I updated the Kurzweil version of Moore’s Law to include the latest data points. Further UPDATE here, post Tesla AI Day.

Of all of the variations of Moore’s Law, this is the one I find to be most useful, as it captures what customers actually value — computation per $ spent. Humanity’s capacity to compute has compounded for as long as we can measure it, starting long before Intel co-founder Gordon Moore noticed a refraction of the longer-term trend in the belly of the then fledgling semiconductor industry.

But, Intel has ceded leadership for Moore’s Law. The 7 most recent data points are all NVIDIA GPUs, with CPU architectures dominating the prior 30 years. The fine-grained parallel compute architecture of a GPU maps better to the needs of deep learning than a CPU. There is a poetic beauty to the computational similarity of a processor optimized for graphics processing and the computational needs of a sensory cortex, as commonly seen in neural networks today.

Given the succession of substrates for computation over time, we would not expect the GPU to hold the torch forever. Over the past decade, I have been investing in various new architectures in molecular electronics and quantum computing. One of these, Nantero, just closed their last round of financing to ramp up production of their carbon nanotube memory chips (WSJ), and the magnetic chip company Everspin went public earlier this year. Since the vast majority of transistors manufactured are memory, not logic, we have bet on a bifurcation of Moore’s Law, with a focus on memory advances.
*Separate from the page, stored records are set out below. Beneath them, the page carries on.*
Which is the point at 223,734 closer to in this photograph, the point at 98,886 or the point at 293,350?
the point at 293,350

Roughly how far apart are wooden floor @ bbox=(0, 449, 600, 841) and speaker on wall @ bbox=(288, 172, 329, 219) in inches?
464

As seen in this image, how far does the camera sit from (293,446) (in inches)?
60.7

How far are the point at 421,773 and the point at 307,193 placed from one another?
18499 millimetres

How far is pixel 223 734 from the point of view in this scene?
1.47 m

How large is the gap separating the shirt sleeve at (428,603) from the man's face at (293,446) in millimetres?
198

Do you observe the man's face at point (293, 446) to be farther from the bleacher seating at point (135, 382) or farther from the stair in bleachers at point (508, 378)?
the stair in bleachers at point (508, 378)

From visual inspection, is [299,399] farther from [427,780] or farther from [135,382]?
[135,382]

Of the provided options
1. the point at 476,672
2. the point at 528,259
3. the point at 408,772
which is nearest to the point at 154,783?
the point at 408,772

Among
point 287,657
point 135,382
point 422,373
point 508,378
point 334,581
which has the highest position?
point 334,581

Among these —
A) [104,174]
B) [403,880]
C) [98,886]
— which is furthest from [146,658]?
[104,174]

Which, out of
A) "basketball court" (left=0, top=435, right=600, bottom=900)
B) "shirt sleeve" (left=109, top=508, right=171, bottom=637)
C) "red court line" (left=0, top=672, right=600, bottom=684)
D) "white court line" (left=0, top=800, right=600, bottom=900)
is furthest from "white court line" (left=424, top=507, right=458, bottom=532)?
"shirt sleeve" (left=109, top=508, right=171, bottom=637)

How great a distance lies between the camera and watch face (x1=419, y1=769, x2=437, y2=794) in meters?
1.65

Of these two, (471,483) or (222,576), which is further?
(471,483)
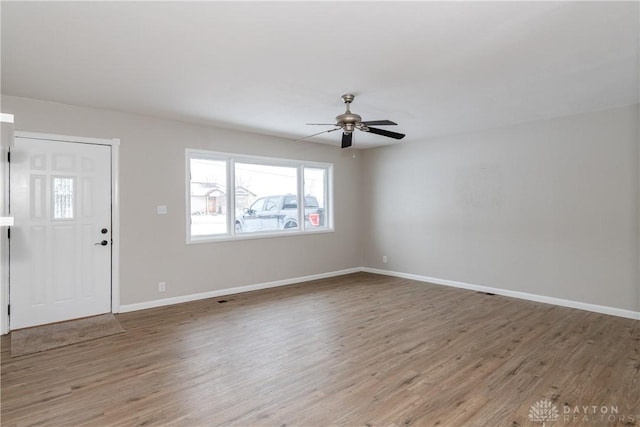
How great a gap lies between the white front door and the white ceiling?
0.69 metres

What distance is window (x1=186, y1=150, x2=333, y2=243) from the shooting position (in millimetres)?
5227

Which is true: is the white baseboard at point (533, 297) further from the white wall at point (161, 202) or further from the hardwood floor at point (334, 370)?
the white wall at point (161, 202)

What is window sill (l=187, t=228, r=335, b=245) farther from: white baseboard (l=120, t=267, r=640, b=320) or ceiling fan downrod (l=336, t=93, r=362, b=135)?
ceiling fan downrod (l=336, t=93, r=362, b=135)

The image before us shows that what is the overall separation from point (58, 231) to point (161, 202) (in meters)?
1.18

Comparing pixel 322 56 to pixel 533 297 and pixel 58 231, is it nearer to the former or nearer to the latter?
pixel 58 231

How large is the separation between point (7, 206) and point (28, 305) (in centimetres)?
112

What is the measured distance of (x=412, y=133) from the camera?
227 inches

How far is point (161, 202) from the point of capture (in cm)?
477

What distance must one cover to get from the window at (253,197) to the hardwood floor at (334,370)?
55.6 inches

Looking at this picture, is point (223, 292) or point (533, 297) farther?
point (223, 292)

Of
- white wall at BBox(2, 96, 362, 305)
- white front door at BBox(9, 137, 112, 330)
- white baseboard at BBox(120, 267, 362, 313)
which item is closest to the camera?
white front door at BBox(9, 137, 112, 330)

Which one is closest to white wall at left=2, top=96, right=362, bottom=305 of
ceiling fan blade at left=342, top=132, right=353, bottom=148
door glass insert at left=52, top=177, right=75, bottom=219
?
door glass insert at left=52, top=177, right=75, bottom=219

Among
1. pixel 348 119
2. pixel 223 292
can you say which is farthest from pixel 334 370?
pixel 223 292

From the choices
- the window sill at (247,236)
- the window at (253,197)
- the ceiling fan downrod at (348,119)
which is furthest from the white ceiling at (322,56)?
the window sill at (247,236)
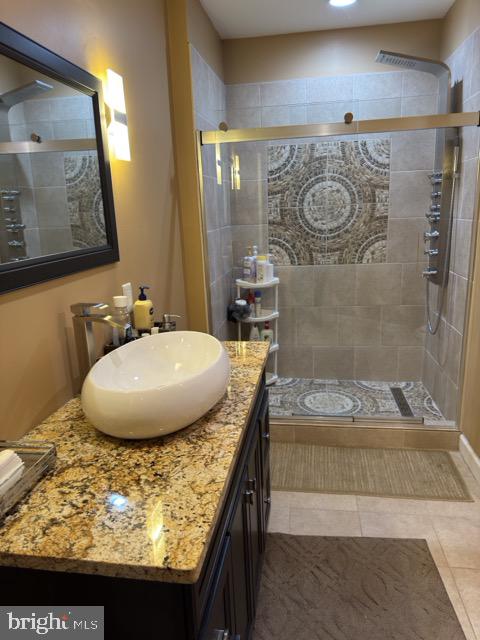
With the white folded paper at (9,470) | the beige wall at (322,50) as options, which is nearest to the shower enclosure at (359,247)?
the beige wall at (322,50)

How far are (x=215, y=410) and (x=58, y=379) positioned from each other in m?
0.51

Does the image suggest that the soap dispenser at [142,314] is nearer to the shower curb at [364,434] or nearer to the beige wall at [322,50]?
the shower curb at [364,434]

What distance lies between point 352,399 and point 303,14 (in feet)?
8.28

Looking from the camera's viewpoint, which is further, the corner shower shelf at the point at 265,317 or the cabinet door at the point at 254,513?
the corner shower shelf at the point at 265,317

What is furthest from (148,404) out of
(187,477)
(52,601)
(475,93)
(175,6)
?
(475,93)

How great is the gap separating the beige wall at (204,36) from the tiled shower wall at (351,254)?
250mm

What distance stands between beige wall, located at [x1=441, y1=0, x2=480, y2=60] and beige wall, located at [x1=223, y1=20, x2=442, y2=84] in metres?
0.10

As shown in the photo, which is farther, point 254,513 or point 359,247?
point 359,247

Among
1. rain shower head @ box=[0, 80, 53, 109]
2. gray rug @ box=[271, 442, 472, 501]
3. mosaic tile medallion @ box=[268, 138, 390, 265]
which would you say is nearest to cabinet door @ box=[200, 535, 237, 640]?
rain shower head @ box=[0, 80, 53, 109]

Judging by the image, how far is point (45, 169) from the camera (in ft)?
4.31

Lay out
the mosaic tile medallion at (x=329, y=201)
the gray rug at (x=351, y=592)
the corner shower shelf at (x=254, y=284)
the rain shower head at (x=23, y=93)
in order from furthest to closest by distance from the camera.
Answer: the corner shower shelf at (x=254, y=284) < the mosaic tile medallion at (x=329, y=201) < the gray rug at (x=351, y=592) < the rain shower head at (x=23, y=93)

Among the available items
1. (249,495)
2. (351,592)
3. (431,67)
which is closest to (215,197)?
(431,67)

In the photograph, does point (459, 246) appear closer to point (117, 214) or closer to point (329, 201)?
point (329, 201)

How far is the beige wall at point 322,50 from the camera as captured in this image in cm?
297
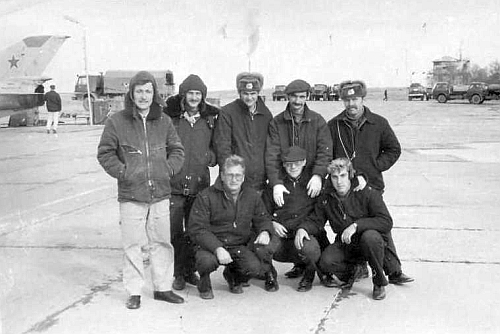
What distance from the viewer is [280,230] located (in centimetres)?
427

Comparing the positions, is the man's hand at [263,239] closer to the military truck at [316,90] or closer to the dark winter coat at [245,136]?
the dark winter coat at [245,136]

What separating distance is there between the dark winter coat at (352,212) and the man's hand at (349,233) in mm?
26

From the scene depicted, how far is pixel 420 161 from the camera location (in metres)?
11.5

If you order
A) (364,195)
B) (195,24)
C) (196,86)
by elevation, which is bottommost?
(364,195)

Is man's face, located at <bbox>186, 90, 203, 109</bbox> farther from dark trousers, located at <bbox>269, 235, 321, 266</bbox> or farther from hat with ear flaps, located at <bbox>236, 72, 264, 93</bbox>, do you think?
dark trousers, located at <bbox>269, 235, 321, 266</bbox>

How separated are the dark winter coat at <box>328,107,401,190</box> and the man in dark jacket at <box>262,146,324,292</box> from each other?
0.33 m

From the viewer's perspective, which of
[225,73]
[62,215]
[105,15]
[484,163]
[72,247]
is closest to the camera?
[105,15]

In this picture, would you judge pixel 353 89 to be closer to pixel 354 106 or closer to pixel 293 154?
pixel 354 106

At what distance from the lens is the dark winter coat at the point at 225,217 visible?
13.5ft

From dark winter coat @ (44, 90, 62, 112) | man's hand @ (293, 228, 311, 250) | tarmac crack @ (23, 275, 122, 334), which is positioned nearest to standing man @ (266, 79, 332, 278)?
man's hand @ (293, 228, 311, 250)

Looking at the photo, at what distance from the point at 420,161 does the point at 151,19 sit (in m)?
8.47

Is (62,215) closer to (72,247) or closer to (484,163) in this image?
(72,247)

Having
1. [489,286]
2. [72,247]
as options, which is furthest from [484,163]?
[72,247]

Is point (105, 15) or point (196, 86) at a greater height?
point (105, 15)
9 responses to “Moore’s Law over 120 Years”

  1. I wrote an article for the Computer History Museum on the past and future of Moore’s Law: And more on NVIDIA from the CEOJen-Hsun Huang, CEO of NVIDIA, carrying the torch for Moore’s Law Consider the top right data point, the latest graphics card from NVIDIA. When used for his neural networks, my son can get 11 to 44 trillion (integer) calculations per second! Mind blowing.

  2. Hi Steve, forever grateful for your insightful investments in Elon Musk companies. The world will become a better place because of it.

  3. Thanks for sharing! Great news!

  4. P.S. it was about a decade ago that I first marveled at the use of NVIDIA GPUs for neural simulations Brainstorm Evolved Machines CEO Paul Rhodes reflects: "The GPU impact on compute is beautiful. We had CUDA 0.1, and one of the first cards (it was called the G-80), handed to us in a bag, pre commercial availability. I will never forget the 80x speedup we got on our neuron simulations when we ported to that platform. It is so native for neural computation."

  5. Hey Steve,

    Thanks for the great graph.
    I just noticed that the dots from the Kurzweil graph are *slightly compressed horizontally*, such that the rightmost dot, which occurs in 2008 on Kurzweil’s graph, occurs in about 2004 on this new graph.

  6. We went back and checked with an overlay, and all of the historical points line up. There are new points added to the upper right side of course…

  7. [https://www.flickr.com/photos/jurvetson] Here is what I was seeing. The attached chart shows one data point aligned on both charts, and the years are apparently off.

    flic.kr/p/VzWz9M

  8. [https://www.flickr.com/photos/155286299@N03] — thanks so much for your keen eye. We were befuddled at first because the data set used to generate the graph was correct when we double checked. Yet, there was a misalignment. Then I figured it out, and it was my fault. When I added this slide to my PPT deck I wanted the graph to be larger, so I selected it and scaled it to the space available. It turns out, the elements that make up the chart did not scale isotropically. So, we regenerated the curve at the larger scale. I have now replaced the graph here with the new version… and I hope it passes your optical filter. 🙂

  9. It’s wild… I was evangelizing NVIDIA as the future of Moore’s Law 6 years ago, and my mom loaded up, at $6/share. It’s over $300 now!